Gennaro Andele

Trecento euro in buoni spesa per ciascun nucleo familiare, utilizzabili per l’acquisto di generi alimentari: così una bozza di ordinanza della Protezione civile per dare attuazione all’annuncio del presidente del consiglio Giuseppe Conte sul sostegno alle famiglie in difficoltà.

Ciascun Comune, è scritto nel documento, è autorizzato «all’acquisizione di buoni spesa utilizzabili per l’acquisto di generi alimentari presso gli esercizi commerciali contenuti nell’elenco pubblicato da ciascun Comune nel proprio sito istituzionale».

La platea dei beneficiari, spiega il documento, sarà individuata dai sindaci «tra i nuclei familiari più esposti ai rischi derivanti dall’emergenza epidemiologica (…) con priorità per quelli non già assegnatari di sostegno pubblico».

Il riparto dei fondi per nucleo familiare «è assegnato una tantum pari a 300 euro».

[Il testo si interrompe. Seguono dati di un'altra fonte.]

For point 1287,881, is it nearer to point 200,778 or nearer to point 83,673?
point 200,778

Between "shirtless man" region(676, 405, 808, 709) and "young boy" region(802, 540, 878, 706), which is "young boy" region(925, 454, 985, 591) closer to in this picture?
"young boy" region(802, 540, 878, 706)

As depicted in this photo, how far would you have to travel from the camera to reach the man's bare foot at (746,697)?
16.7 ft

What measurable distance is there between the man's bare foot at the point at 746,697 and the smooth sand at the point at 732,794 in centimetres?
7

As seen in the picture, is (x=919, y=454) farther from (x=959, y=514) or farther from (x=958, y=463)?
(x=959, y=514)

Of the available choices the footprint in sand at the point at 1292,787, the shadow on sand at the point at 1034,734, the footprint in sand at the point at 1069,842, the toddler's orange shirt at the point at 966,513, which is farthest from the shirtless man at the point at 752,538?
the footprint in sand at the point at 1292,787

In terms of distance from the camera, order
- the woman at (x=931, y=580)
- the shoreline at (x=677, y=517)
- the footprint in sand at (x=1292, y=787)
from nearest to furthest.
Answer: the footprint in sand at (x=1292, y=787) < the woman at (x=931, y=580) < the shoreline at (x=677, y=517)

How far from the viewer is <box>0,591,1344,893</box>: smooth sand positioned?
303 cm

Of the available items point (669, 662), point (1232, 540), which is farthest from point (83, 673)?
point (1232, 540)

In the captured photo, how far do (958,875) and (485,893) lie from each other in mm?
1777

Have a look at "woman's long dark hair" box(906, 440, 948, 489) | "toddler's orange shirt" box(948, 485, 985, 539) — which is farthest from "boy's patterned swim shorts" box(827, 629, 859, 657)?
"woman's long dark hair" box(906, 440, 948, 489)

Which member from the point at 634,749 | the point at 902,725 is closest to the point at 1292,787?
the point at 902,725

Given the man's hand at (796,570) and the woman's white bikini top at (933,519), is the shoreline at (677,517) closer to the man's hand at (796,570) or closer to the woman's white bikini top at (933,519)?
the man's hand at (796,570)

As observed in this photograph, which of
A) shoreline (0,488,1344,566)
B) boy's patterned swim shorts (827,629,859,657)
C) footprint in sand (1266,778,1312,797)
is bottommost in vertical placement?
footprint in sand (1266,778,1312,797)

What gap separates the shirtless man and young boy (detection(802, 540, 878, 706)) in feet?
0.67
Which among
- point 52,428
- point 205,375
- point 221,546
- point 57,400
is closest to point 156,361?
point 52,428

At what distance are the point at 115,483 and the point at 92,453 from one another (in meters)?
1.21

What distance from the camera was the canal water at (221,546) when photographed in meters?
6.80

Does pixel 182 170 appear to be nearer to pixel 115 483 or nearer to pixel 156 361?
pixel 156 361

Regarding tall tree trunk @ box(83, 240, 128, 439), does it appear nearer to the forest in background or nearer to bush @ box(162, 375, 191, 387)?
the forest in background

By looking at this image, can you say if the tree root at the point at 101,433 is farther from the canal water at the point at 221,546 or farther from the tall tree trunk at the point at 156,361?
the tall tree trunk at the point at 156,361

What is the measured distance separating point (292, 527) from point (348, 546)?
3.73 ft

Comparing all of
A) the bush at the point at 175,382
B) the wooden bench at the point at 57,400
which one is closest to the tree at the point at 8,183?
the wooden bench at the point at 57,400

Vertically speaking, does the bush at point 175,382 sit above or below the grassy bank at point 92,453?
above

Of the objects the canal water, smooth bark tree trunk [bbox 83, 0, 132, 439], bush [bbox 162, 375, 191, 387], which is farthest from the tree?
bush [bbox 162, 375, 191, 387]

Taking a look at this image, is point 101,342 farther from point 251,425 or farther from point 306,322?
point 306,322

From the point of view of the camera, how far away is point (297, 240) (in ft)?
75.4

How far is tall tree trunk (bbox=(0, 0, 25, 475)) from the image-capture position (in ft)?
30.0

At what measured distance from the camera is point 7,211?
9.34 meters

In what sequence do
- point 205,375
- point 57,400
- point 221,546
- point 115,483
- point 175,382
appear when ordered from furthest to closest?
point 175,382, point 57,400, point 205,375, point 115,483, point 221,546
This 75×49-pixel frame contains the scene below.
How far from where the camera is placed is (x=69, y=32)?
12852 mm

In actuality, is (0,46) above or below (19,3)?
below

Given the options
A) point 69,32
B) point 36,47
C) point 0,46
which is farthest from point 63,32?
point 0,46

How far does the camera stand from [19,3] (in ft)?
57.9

La bozza visionata indica in 300 milioni la dotazione aggiuntiva del Fondo di solidarietà comunale che dovrà erogare i contributi ai singoli comuni.

Nella conferenza stampa di presentazione, Conte ha parlato di una integrazione di 400 milioni. L’ordinanza fissa anche dell’ammontare dei minimi per i comuni in base alla popolazione residente: almeno 20 mila euro per i comuni fino a 5 mila abitanti, almeno 50 mila per i comuni tra 5 mila e 30 mila abitanti, 80 mila euro fino 69 mila abitanti e 150 mila euro per i comuni capoluogo.

Nella bozza visionata, l’articolo relativo alle coperture è lasciato in bianco.